# Humidity dropped for 8 hours during incubation



## PrincessFerf (Apr 25, 2008)

I am now on day 8 of incubating my first set of chicken eggs. I check on them (through the window) at least 3 times per day to ensure the temperature and humidity are within ranges. 

Last night before I went to sleep the humidity was about 46%. When I woke this morning it had dropped to 27%! I immediately added water to the channels and the humidity rebounded back to 45% within a short time. 

So the 8-hour period the humidity dropped from 46% to 27%. What will the impact be to the developing chicks, if any? I have been so careful up until this mistake.


----------



## Agriculture (Jun 8, 2015)

At that stage of incubation it probably won't affect them much at all. Humidity is the least understood and most flexible variable of incubation. It is most critical toward the end of the incubation period, and at hatch.

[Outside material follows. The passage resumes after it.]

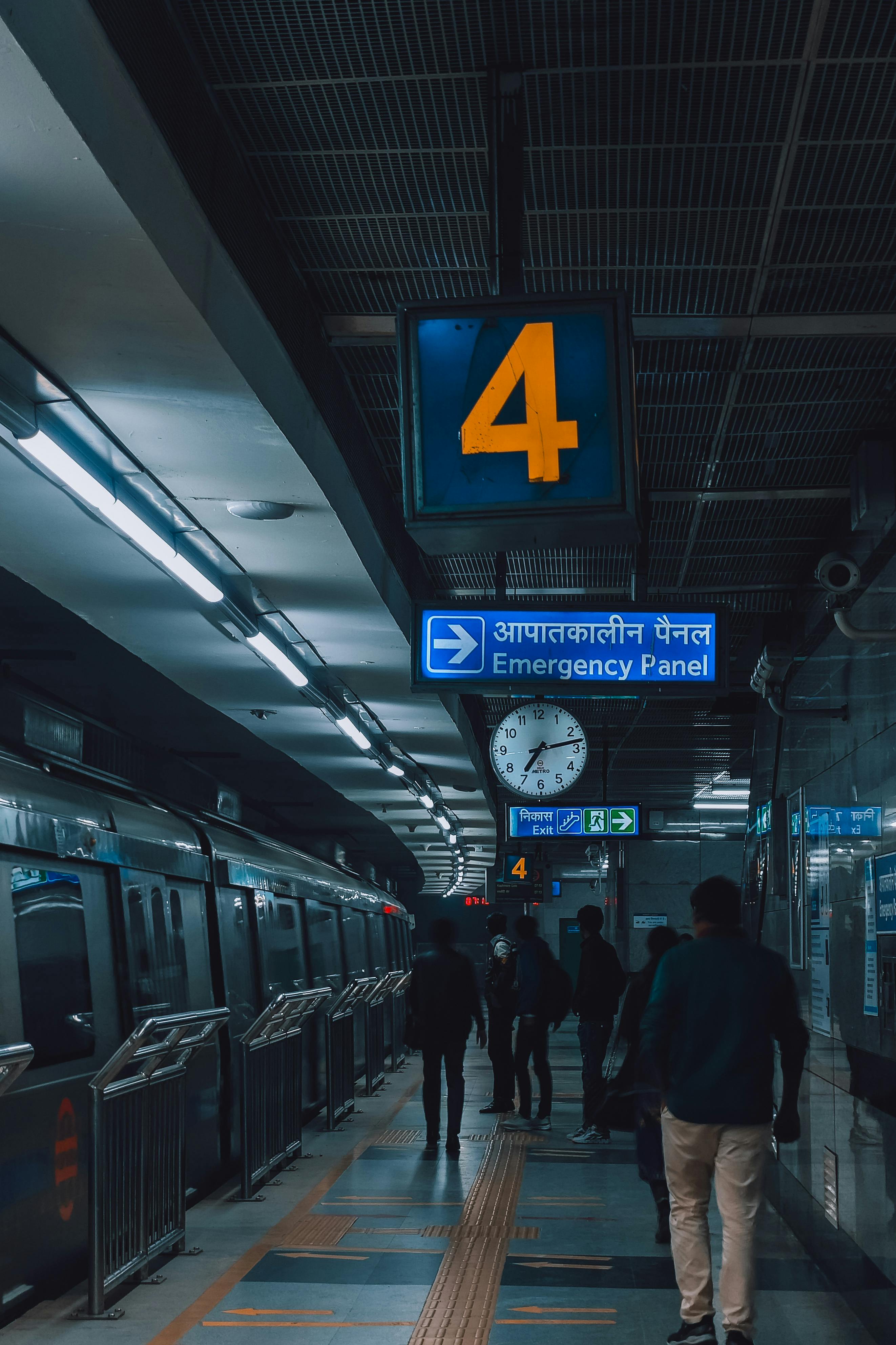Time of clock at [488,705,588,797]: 7:13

Another way to look at it is, what's done is done, and nothing that you can do now will change whatever effects it may or may not have had. You should be candling in a few days, so you'll know then if you still have any viable embryos.


----------



## Fire-Man (Apr 30, 2005)

PrincessFerf said:


> I am now on day 8 of incubating my first set of chicken eggs. I check on them (through the window) at least 3 times per day to ensure the temperature and humidity are within ranges.
> 
> Last night before I went to sleep the humidity was about 46%. When I woke this morning it had dropped to 27%! I immediately added water to the channels and the humidity rebounded back to 45% within a short time.
> 
> So the 8-hour period the humidity dropped from 46% to 27%. What will the impact be to the developing chicks, if any? I have been so careful up until this mistake.


 Hmmmm, I never run the humidity that high the first 18 days but if it works for you--go for it. Question, when your humidity dropped to 27% was the channels empty?? What type incubator are you using? How many channels does it have and how many are you putting water in?


----------



## PrincessFerf (Apr 25, 2008)

Fire-Man said:


> Hmmmm, I never run the humidity that high the first 18 days but if it works for you--go for it. Question, when your humidity dropped to 27% was the channels empty?? What type incubator are you using? How many channels does it have and how many are you putting water in?


The channels were empty when the humidity dropped to 27%. I am using the Hovabator with forced air and a multi-channel water holder. I am only putting water in one channel right now. 

Since this is my first time incubating (been raising poultry for 9 years) I followed the guidelines in the Hovabator itself, plus other information I found on several chicken forums on multiple sites.

My motivation was that I finally have a rooster that I don't want to kill  , but none of my hens are broody enough to set as required.


----------



## Fire-Man (Apr 30, 2005)

PrincessFerf said:


> The channels were empty when the humidity dropped to 27%. I am using the Hovabator with forced air and a multi-channel water holder. I am only putting water in one channel right now.
> 
> Since this is my first time incubating (been raising poultry for 9 years) I followed the guidelines in the Hovabator itself, plus other information I found on several chicken forums on multiple sites.
> 
> My motivation was that I finally have a rooster that I don't want to kill  , but none of my hens are broody enough to set as required.


 That's what I do on the Styrofoam ones---one channel the first 18 days. Seems some incubators use less water----you might have to fill it before bed. Good Luck!


----------



## PrincessFerf (Apr 25, 2008)

Fire-Man said:


> That's what I do on the Styrofoam ones---one channel the first 18 days. Seems some incubators use less water----you might have to fill it before bed. Good Luck!


Good point, Fire-Man. I'm watching the channels much more closely now. I peek in through the windows to check temp and humidity at least 3 times per day.. but now I will also watch the water level, too.

These eggs are scheduled to hatch on 3/21... I'm so excited! :banana:


----------



## Fire-Man (Apr 30, 2005)

PrincessFerf said:


> I peek in through the windows to check temp and humidity at least 3 times per day


It does not hurt to open the incubator once or twice per day to add water etc up to the end of day 18----at that point you need to have it figured out how to add water without opening it anymore until they hatch or day 22 for chicken eggs in "My" opinion. Good Luck


----------